Sitting there, ears cocked while watching the silhouetted puppetry of Auntie Julia; her arms rising above her head as she methodically twisted and turned each bouncing lock of hair around a sponge roller. Then, removing a clip held gently between her raspberry lips, she would skewer it secure. And following the final encore, Auntie would lead the way to the bedroom, hot water bottle under elbow. And there we would cuddle up between bumpy mattress and bulky eiderdown; me, Auntie Julia and Pangur Rua - as snug as three bugs.
A final review of the evening's entertainment, peppered with Auntie saying things like " . . . that Johnny fella was a right blackguard," or "you'd think he'd have married her before she went and threw herself offa that cliff". Then heavy eyelids would surrender to timelessness. And maybe that's why - in fact that is why - I found myself spending most of the 1990s writing radio drama.
As you can imagine, it was really touching when Jerome dropped by last Saturday with a present of Aunt Julia And The Scriptwriter. "It's either made for you or about you," he said, as he handed it to me. No doubt a gift of conscience, following last week's fiasco when I was inadvertently drafted into his little menage a trois, as the fourth official - but let bygones be bygones.
One would think that any scriptwriter worth his salt would have at least given this film a cursory glance at this stage. Maybe I was afraid that another man's fiction might overshadow this man's facts. Every Tom, Dick and Harrietta, once they realise I'm a scriptwriter, ask me what I think of it. My vacant expression always invites the double whammy of, "Have you read the book?" followed by, "Ah; the book is better than the film!". You know the type - don't get me started. But last Saturday afternoon, brain dead from Friday's debauchery, my resolve dissolved with the Solpadeine, I slapped the cassette into the machine and threw myself down on the couch.
Aunt Julia And The Script-writer is set in the 1950s, the era of the Radio Star. It explores the manipulation of an affair between a young, idealistic journalist [Keanu Reeves], and his twice-divorced, more mature aunt [Barbara Hershey] by an old hack of a radio scriptwriter [Peter Falk]. It would be pointless for me to even try to explain the plot - unravelling a Brillo pad would be easier. The real strength of this film is in its blending of magic realism with the surreal. The impact of radio drama on the listener of the 1950s is stylised to such an extent that the lives of soap characters become interwoven with those of the real-life townspeople. This is further complicated by the scriptwriter's practice of regurgitating overheard conversations as fictional dialogue for his characters, thus creating a bizarre scenario in which art becomes life.

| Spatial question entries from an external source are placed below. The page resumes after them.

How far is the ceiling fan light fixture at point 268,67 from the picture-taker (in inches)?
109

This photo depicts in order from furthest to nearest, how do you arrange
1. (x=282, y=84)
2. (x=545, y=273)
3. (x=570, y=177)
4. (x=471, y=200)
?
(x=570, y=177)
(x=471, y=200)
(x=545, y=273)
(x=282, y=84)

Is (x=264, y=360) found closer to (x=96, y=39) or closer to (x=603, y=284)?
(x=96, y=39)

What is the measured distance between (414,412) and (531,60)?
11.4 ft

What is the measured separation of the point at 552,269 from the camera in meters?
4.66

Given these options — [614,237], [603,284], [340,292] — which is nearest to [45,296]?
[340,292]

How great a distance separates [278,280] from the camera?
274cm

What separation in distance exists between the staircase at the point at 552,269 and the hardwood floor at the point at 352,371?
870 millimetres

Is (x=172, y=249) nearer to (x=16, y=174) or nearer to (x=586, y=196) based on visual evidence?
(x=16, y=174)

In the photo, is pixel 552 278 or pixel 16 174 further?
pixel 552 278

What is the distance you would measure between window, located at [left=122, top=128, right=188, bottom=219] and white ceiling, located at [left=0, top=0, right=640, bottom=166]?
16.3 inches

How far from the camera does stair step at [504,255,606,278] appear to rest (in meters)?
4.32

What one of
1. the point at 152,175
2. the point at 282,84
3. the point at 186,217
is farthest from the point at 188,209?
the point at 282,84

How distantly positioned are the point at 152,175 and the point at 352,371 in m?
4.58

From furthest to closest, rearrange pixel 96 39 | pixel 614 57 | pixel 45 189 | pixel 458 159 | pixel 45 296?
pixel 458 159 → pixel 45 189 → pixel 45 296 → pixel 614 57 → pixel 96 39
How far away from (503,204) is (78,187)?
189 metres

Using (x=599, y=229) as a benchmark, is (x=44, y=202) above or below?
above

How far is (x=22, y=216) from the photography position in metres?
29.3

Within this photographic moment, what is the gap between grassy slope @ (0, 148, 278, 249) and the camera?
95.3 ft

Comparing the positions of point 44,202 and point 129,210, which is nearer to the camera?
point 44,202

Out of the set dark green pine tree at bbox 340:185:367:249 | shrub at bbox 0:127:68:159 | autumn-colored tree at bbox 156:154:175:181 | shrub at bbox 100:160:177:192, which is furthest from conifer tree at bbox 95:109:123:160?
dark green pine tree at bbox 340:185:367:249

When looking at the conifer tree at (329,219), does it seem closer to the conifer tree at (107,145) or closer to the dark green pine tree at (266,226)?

The film is based on a novel by Mario Vargas Llosa, who, I am reliably informed, was a recent Peruvian Presidential candidate. An interesting insight, considering that the scriptwriter in the book vents a blind hatred of his neighbours the Bolivians (special attention given to Bolivian milkmaids). This, I'm sure, would generate a certain amount of humour down in ol' Peru. But, although the film comfortably relocates to New Orleans, the decision to transfer the scriptwriter's invective from the Bolivians to the Albanians is, to my mind, ineffective. Surely an American scriptwriter berating his northerly neighbours the Canadians would be a more natural interpretation of the text?
Then again, what I see as a translation blunder may also be interpreted as a skilful act of surrealism. Anyway, all that aside, let's not allow the anal retention of a trivia queen get in the way of enjoying what is a superb film; skilfully edited and highly entertaining. And it certainly brought me back to a special time in my life. When you reach a certain age, nostalgia becomes the way of the future.
If video killed the Radio Star, then Aunt Julia And The Scriptwriter immortalised them for posterity. Don't wait for a hangover: check it out now.